Mythischer Garagenrocker Jay Reatard mit 29 Jahren gestorben

Seine Musik war wüst, sein Leben von Selbstzerstörung geprägt: Im Alter von nur 29 Jahren verstarb am Mittwoch in Memphis der aufstrebende und kultisch verehrte Indierock-Wüterich Jay Reatard.

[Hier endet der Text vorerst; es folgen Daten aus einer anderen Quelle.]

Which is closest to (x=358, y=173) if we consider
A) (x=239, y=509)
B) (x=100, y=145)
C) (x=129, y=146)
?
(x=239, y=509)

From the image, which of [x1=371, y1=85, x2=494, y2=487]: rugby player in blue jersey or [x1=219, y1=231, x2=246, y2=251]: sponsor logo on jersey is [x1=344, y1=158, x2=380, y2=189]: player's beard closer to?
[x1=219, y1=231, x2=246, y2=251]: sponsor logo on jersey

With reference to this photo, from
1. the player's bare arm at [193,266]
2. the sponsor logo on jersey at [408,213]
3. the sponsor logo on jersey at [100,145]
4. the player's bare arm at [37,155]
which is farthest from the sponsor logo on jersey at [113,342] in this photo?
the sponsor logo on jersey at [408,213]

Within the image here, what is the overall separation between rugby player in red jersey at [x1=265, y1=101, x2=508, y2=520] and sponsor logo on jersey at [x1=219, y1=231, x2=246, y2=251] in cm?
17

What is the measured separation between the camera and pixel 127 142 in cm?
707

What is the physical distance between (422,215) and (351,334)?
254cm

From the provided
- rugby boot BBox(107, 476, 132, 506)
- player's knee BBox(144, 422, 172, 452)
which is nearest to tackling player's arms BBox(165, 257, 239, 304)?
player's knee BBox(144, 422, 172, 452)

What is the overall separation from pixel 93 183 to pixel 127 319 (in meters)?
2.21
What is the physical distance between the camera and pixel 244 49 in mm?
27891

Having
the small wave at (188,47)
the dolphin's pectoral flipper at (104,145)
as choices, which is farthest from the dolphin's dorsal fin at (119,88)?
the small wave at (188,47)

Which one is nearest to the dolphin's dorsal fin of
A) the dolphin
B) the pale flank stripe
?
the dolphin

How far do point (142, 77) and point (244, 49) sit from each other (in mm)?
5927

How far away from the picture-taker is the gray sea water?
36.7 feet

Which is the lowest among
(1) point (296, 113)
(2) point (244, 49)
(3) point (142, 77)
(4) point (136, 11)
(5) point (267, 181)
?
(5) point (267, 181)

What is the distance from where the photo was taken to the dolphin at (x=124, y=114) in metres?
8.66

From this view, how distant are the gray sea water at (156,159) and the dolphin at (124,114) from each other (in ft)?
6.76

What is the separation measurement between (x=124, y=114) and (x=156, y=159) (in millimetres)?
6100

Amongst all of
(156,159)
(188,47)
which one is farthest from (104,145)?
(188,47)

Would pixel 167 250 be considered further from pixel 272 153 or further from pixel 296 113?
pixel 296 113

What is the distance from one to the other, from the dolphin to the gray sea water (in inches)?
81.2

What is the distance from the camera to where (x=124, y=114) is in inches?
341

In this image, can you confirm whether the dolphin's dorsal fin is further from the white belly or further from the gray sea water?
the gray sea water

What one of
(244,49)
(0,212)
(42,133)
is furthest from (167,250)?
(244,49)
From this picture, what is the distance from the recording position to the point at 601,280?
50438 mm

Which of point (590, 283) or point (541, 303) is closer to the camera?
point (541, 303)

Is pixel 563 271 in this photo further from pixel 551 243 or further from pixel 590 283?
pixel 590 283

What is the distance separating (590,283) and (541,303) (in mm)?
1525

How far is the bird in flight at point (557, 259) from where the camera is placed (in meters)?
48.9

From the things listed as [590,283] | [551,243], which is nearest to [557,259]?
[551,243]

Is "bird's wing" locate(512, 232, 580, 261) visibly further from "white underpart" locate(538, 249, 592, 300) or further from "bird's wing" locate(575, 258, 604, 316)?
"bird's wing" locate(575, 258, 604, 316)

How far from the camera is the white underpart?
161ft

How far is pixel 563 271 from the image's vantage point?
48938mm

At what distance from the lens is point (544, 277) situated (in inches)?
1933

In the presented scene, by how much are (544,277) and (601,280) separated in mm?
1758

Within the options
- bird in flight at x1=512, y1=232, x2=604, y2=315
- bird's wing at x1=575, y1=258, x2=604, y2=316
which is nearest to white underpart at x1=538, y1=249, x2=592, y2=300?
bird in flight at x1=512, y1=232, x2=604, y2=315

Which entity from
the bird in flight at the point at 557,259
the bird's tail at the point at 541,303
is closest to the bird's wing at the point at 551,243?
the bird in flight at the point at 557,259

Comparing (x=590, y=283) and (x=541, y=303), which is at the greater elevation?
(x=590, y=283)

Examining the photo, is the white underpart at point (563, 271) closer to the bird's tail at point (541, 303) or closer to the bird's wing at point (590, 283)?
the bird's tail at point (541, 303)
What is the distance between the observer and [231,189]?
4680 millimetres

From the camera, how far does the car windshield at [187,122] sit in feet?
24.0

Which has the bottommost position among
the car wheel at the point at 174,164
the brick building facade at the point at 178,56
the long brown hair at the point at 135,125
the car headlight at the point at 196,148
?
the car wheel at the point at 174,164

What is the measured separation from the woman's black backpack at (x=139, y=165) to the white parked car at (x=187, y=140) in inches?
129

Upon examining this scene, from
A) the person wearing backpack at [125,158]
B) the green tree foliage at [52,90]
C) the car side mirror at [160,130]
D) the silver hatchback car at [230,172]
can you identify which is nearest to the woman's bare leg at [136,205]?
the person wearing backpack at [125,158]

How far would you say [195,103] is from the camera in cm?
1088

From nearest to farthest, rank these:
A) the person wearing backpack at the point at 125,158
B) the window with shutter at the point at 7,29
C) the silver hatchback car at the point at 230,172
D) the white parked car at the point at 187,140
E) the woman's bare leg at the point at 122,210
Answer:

Jay Reatard: Der Hass, der Schmerz, das Aufbegehren
Rob Walders

Jay Reatard: Der Hass, der Schmerz, das Aufbegehren


Hamburg/Memphis - 22 Alben und an die 100 Veröffentlichungen hat er in der kurzen Zeit seines künstlerischen Schaffens herausgebracht. 1998, da war Jay Reatard gerade mal 17 Jahre alt, erschien sein erstes Album "Teenage Hate". Der Hass, der Schmerz, das Aufbegehren - diesen Themen soll der Künstler fast ein ganzes Jahrzehnt treu bleiben. In Formationen wie The Final Solutions, Terror Visions oder Destruction Units knüppelte er rauen Garage-Punk, der meist von Exzess und Selbstzerstörung handelte.

Dass es Reatard mit seinen Texten ernst war, davon zeugten auch seine zuweilen blutigen Konzerte. Er selbst gab sich auf der Bühne schon mal der gezielten Selbstverstümmelung hin, gelegentlich wurde auch das Publikum in der ersten Reihe malträtiert. Da ging oft unter, dass der böse Junge aus Memphis nicht nur ein enormes Gespür für einprägsame Riffs, sondern auch eines für strahlende Popmelodien hatte.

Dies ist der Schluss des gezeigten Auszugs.